_PAGE EXCERPT_.
>>>
# Darien WMA



## SigEp614 (Sep 12, 2011)

Anybody know when they usually flood Champney?


----------



## jspivey81 (Sep 12, 2011)

Nope, but I hear that place is loaded with ducks. I'm gonna try and make a trip over there this year.


----------



## rdnckrbby (Sep 12, 2011)

I hear it might not be flooded this year!


----------



## CootCartel (Sep 13, 2011)

shot 3 doves in it last weekend... dry as a bone


----------



## Golden BB (Sep 14, 2011)

rdnckrbby said:


> I hear it might not be flooded this year!



I heard the same.


----------



## king killer delete (Sep 14, 2011)

*to bad*



Golden BB said:


> I heard the same.


I heard they had some good shoots and I had never hunted it but I was gona try this year. well what can I say.


----------



## SigEp614 (Sep 14, 2011)

rdnckrbby said:


> I hear it might not be flooded this year!



i can't tell if you're being sarcastic.  If you've really heard that, what was your source.  I'm not trying to talk up a spot, we all know that the altamaha wma's suck.  I was just curious if they flood it for early teal


----------



## king killer delete (Sep 14, 2011)

*He will be down there this weekend*



SigEp614 said:


> i can't tell if you're being sarcastic.  If you've really heard that, what was your source.  I'm not trying to talk up a spot, we all know that the altamaha wma's suck.  I was just curious if they flood it for early teal


 Maybe he can give us a report. and your right the place is bad but its all we got.


----------



## CootCartel (Sep 14, 2011)

I can tell you its very low.. wait till January to hunt, maybe they will decide to fill it by then


----------



## rdnckrbby (Sep 14, 2011)

Just local knowledge. They will not be flooding it for early teal is my understanding. I would know a whole lot more if I wasn't stuck in statesboro studying my butt off every second of spare time I get!


----------



## SigEp614 (Sep 15, 2011)

rdnckrbby said:


> Just local knowledge. They will not be flooding it for early teal is my understanding. I would know a whole lot more if I wasn't stuck in statesboro studying my butt off every second of spare time I get!



i hear that, I'm glad to be out of statesboro and back to the coast


----------



## castandblast (Sep 15, 2011)

rdnckrbby said:


> Just local knowledge. They will not be flooding it for early teal is my understanding. I would know a whole lot more if I wasn't stuck in statesboro studying my butt off every second of spare time I get!
<<<
_DATASET SECTION_.
>>>
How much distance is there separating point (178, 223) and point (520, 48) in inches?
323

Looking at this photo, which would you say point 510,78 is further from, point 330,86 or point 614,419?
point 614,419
<<<
_GIVEN INSTRUCTION_.
Answer these questions from the Darien WMA thread:
1. How many doves did CootCartel report shooting last weekend?
2. What source did rdnckrbby give for the claim about flooding?
3. In which town did rdnckrbby say they were stuck studying?
The data shown here were drawn from a separate source and are unrelated to the Darien WMA thread.

_SOLUTION_.
1. Three doves.
2. Local knowledge.
3. Statesboro.